▶ [Aim] Render the lines below as a Markdown table with the columns "Row" and "Line," giving each line its own numbered row and omitting blank lines. Leave the pictures out of the table.

▶ [Records]
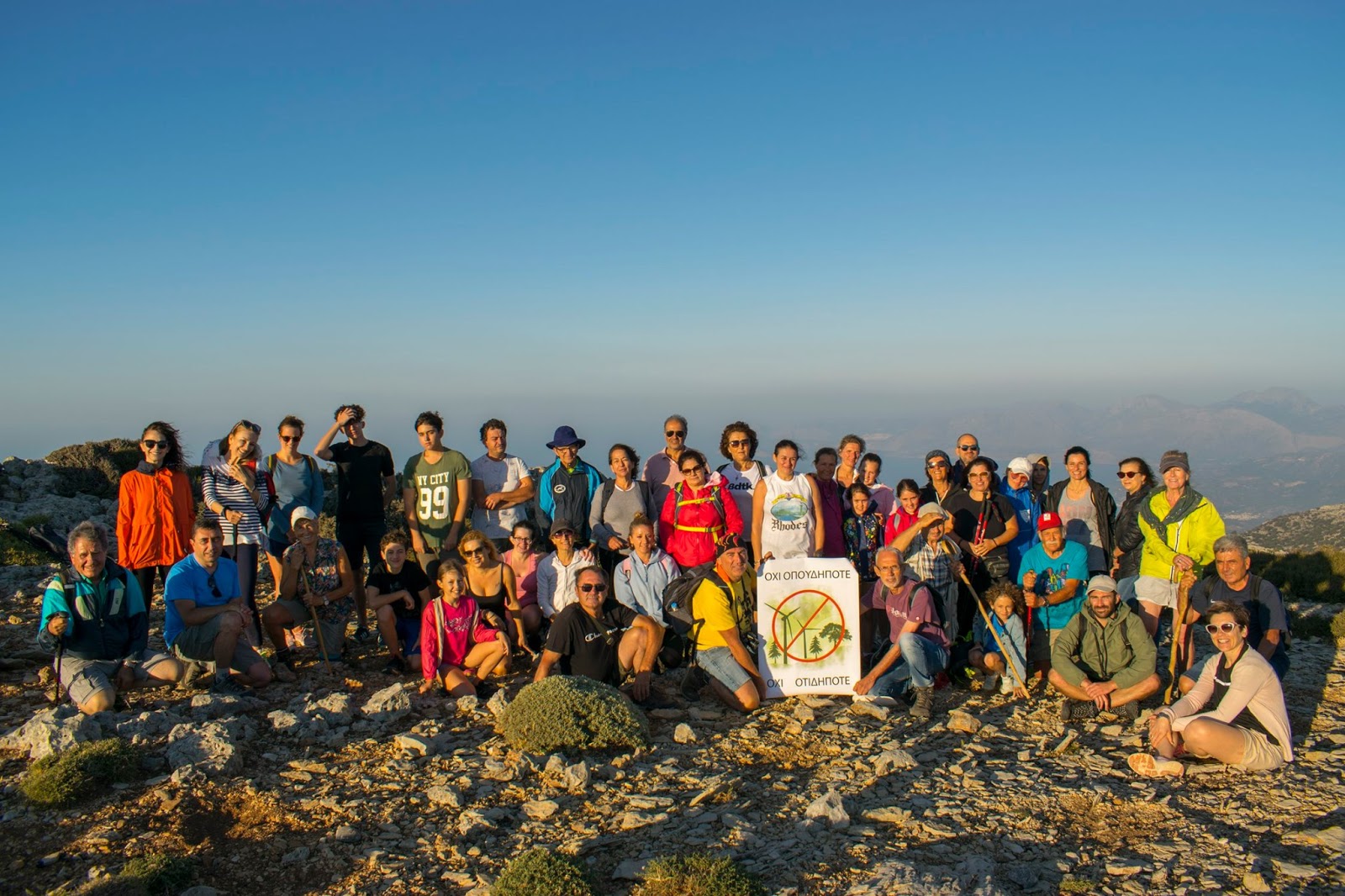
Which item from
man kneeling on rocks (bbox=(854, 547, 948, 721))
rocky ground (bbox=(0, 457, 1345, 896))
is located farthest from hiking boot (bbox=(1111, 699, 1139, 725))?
man kneeling on rocks (bbox=(854, 547, 948, 721))

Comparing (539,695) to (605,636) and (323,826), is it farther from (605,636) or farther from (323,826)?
(323,826)

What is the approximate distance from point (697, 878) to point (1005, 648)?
471 cm

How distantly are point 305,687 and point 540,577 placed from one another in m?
2.41

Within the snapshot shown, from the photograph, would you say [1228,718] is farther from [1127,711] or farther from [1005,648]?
[1005,648]

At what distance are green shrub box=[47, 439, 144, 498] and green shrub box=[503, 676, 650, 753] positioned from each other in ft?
55.4

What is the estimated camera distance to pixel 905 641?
8070 mm

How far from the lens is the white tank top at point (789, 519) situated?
29.6ft

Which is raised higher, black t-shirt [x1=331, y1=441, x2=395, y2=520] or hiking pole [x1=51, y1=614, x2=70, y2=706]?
black t-shirt [x1=331, y1=441, x2=395, y2=520]

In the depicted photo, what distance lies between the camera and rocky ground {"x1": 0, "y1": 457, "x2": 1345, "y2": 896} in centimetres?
500

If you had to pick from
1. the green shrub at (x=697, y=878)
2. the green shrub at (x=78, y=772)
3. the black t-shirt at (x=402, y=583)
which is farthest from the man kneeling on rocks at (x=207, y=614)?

▶ [Answer]
| Row | Line |
|---|---|
| 1 | Which item from |
| 2 | man kneeling on rocks (bbox=(854, 547, 948, 721)) |
| 3 | rocky ground (bbox=(0, 457, 1345, 896)) |
| 4 | is located farthest from hiking boot (bbox=(1111, 699, 1139, 725))? |
| 5 | man kneeling on rocks (bbox=(854, 547, 948, 721)) |
| 6 | Comparing (539,695) to (605,636) and (323,826), is it farther from (605,636) or farther from (323,826)? |
| 7 | (323,826) |
| 8 | What is the approximate distance from point (697, 878) to point (1005, 648)? |
| 9 | 471 cm |
| 10 | How distantly are point 305,687 and point 540,577 placed from one another in m? |
| 11 | 2.41 |
| 12 | Within the snapshot shown, from the photograph, would you say [1228,718] is farther from [1127,711] or farther from [1005,648]? |
| 13 | [1005,648] |
| 14 | At what distance are green shrub box=[47, 439, 144, 498] and green shrub box=[503, 676, 650, 753] positioned from each other in ft? |
| 15 | 55.4 |
| 16 | What is the estimated camera distance to pixel 905 641? |
| 17 | 8070 mm |
| 18 | How far from the lens is the white tank top at point (789, 519) situated? |
| 19 | 29.6ft |
| 20 | Which is raised higher, black t-shirt [x1=331, y1=441, x2=395, y2=520] or hiking pole [x1=51, y1=614, x2=70, y2=706]? |
| 21 | black t-shirt [x1=331, y1=441, x2=395, y2=520] |
| 22 | In the depicted photo, what distance lies between the camera and rocky ground {"x1": 0, "y1": 457, "x2": 1345, "y2": 896} in centimetres? |
| 23 | 500 |
| 24 | If you had to pick from |
| 25 | 1. the green shrub at (x=697, y=878) |
| 26 | 2. the green shrub at (x=78, y=772) |
| 27 | 3. the black t-shirt at (x=402, y=583) |
| 28 | which is farthest from the man kneeling on rocks at (x=207, y=614)? |